Interview with Architect James Wines, Vancouver
You were a sculptor before you became associated with architecture.
I was doing some sculptural commissions for architecture, but I felt that sculpture was not participatory enough. I was tired of the exhibition context, it wasn’t public enough. I lived in Italy for ten years and the greatest experiences that I had related to seeing some incredible church, monastery or palace. I’d be driving on some hillside and all of a sudden an example of this harmonious fusion would hit me. I had that occur enough times to realize that nothing I’d ever seen in an art gallery equalled those experiences. In architecture, the impact is not pre-ordained or pre-planned. But architects, in general, don’t deal with conceptual ideas. There must be an unbelievably small percentage of architects who are interested in practicing as an art form.
When did you start teaching?
Twenty-five years ago, I’ve nearly always been involved in education. I learn more from young people than they learn from me. They radiate something which gives you a perception of the time you live in. And if you pick up on it, you can remain in touch.
I find it incongruous because you are a person who challenges the established idea of architecture. And yet here you are, the head of the Department . . .

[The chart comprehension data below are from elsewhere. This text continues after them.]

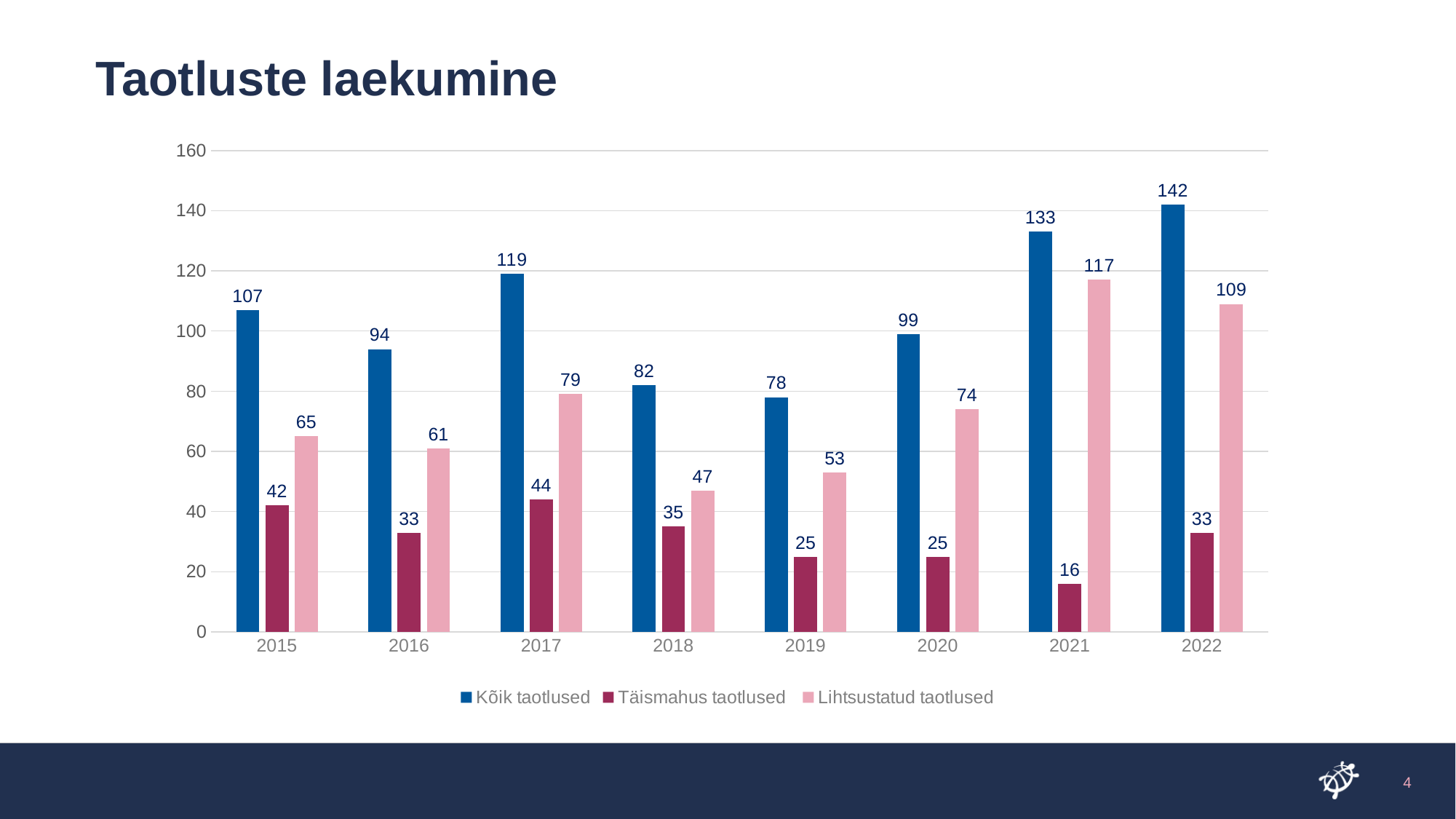
How many years are shown on the x axis? 8 In which year is Kõik taotlused highest? 2022 What is the value for Kõik taotlused in 2017? 119 What kind of chart is shown on the slide? bar chart Is the value for Kõik taotlused in 2019 greater or less than 80? less What is the title of the chart on the slide? Taotluste laekumine In which year is Täismahus taotlused lowest? 2021 Which is larger: Lihtsustatud taotlused in 2021 or in 2022? 2021 What is the difference between Kõik taotlused in 2022 and in 2021? 9 What is the value for Täismahus taotlused in 2021? 16 How many series does the legend list? 3 What is the value for Lihtsustatud taotlused in 2019? 53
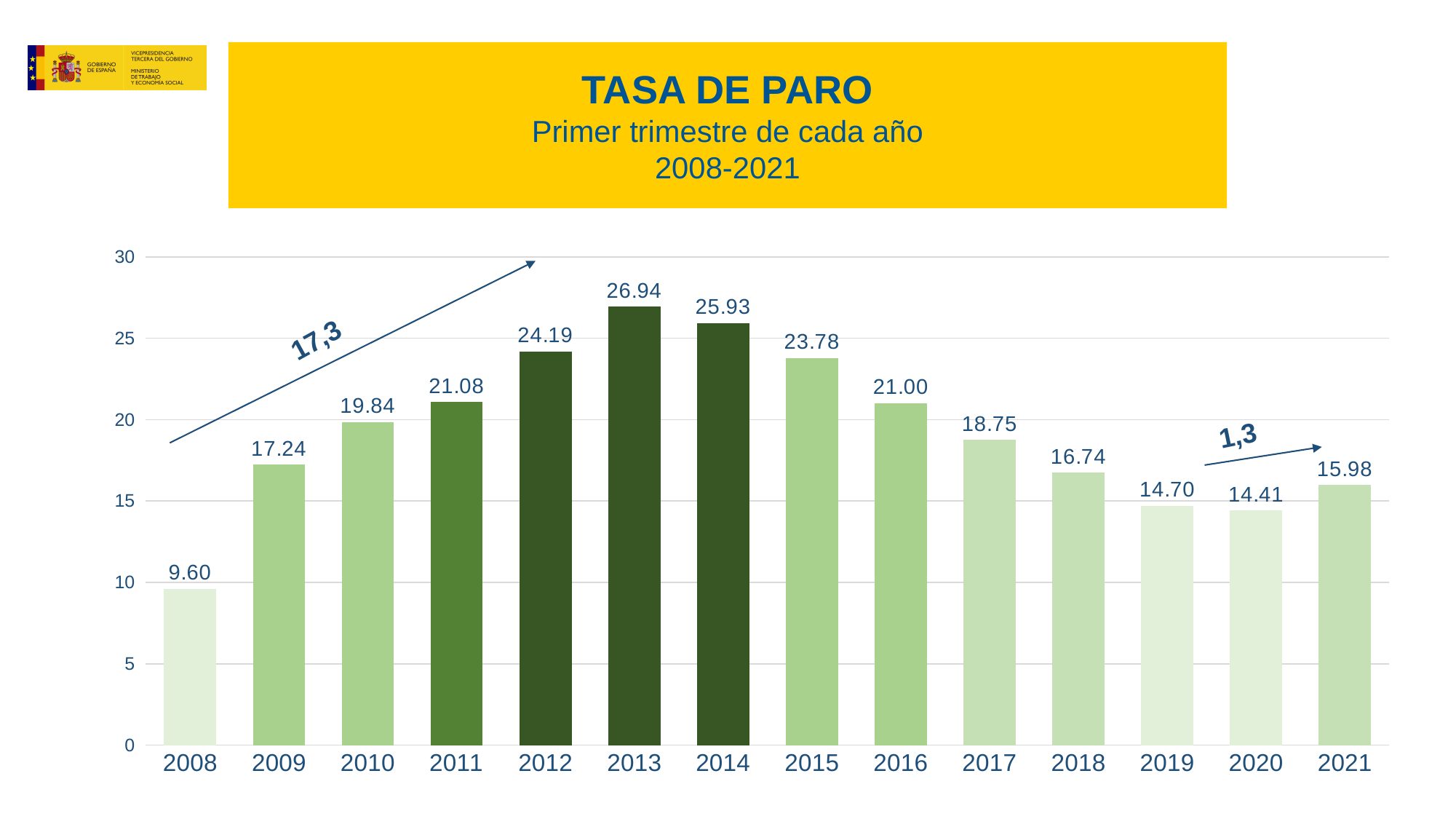
Do the values rise or fall from 2014 to 2020? fall Is the value for 2017 greater or less than 20? less Which year has the lowest value? 2008 What is the difference between the values for 2021 and 2020? 1.57 What kind of chart is shown on the slide? bar chart Which year has the highest value? 2013 What value is shown for 2021? 15.98 Which is larger, the value for 2015 or the value for 2016? 2015 How many years are shown on the x axis? 14 What is the unemployment rate (tasa de paro) shown for 2013? 26.94 What value is shown for 2008? 9.60 What is the difference between the values for 2013 and 2008? 17.34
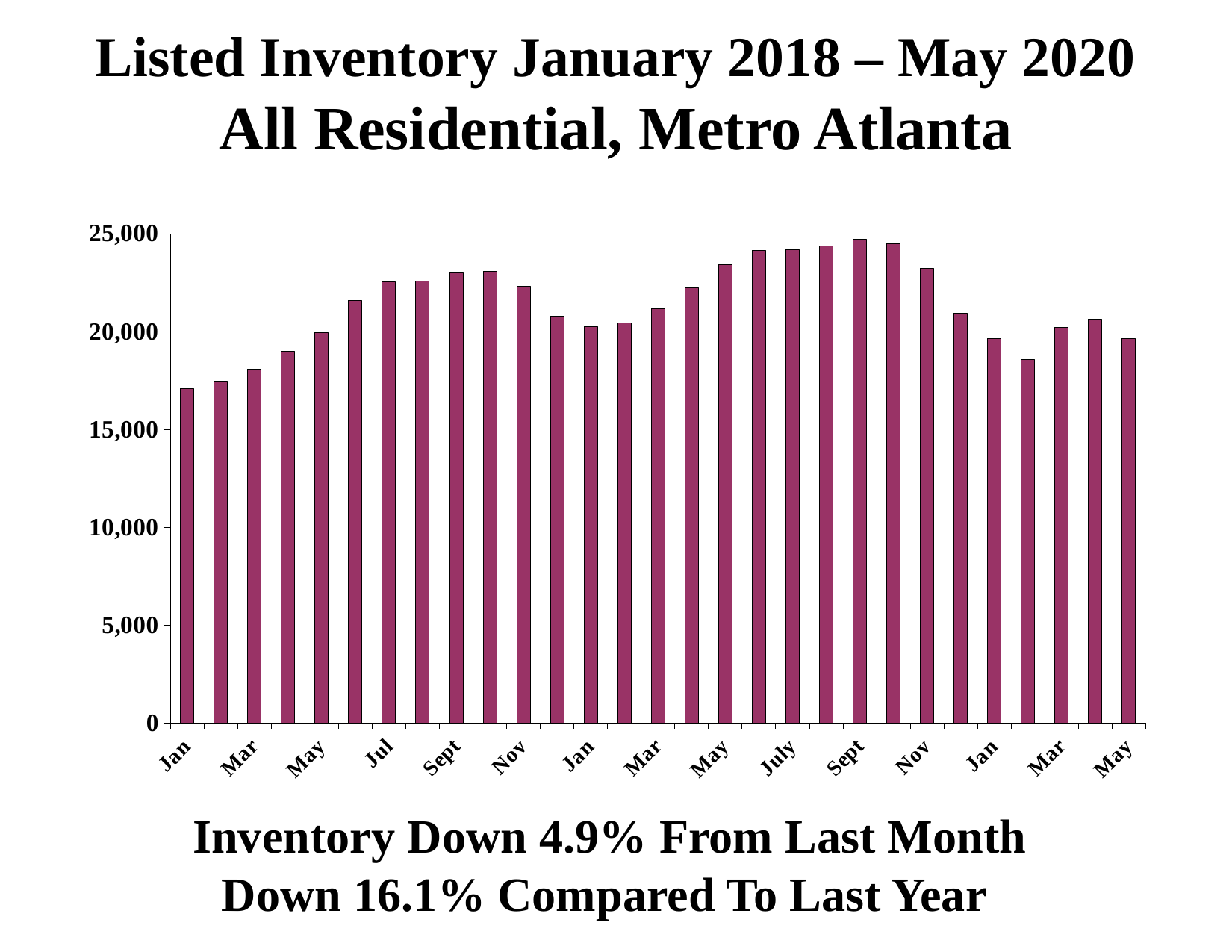
Is the value for the first Jul bar (July 2018) greater or less than 25,000? less What is the title of the chart? Listed Inventory January 2018 – May 2020 All Residential, Metro Atlanta Is the value for the Sept 2019 bar (the second Sept label) greater or less than 20,000? greater What kind of chart is shown on the slide? bar chart How many bars are plotted in the chart? 29 Which is larger: the second Sept bar (September 2019) or the first Sept bar (September 2018)? September 2019 Is the value for the last May bar (May 2020) greater or less than 15,000? greater What is the highest value shown on the vertical axis? 25,000 Which is larger: the first Jan bar (January 2018) or the last May bar (May 2020)? May 2020 Do the values rise or fall from the first Jan bar to the first Sept bar? rise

Yes, the Department of Architecture and Interior Design at Parsons. Well, it’s almost inevitable, if you stay around long enough. Then you’re the person they choose for the job. Ten or 15 years ago, the notion of a firm like ours designing a pavilion for one of the most conservative countries would have been inconceivable. SITE’s early ideas are now being understood because we’ve been saying, from the beginning, that architecture is about information. It’s nothing new. A Gothic church told the story of a religion, of a social context. When modern buildings came along clients decided that technology or service was the information they were trying to convey. Now our clients are interested in projecting an image of how they perceive themselves.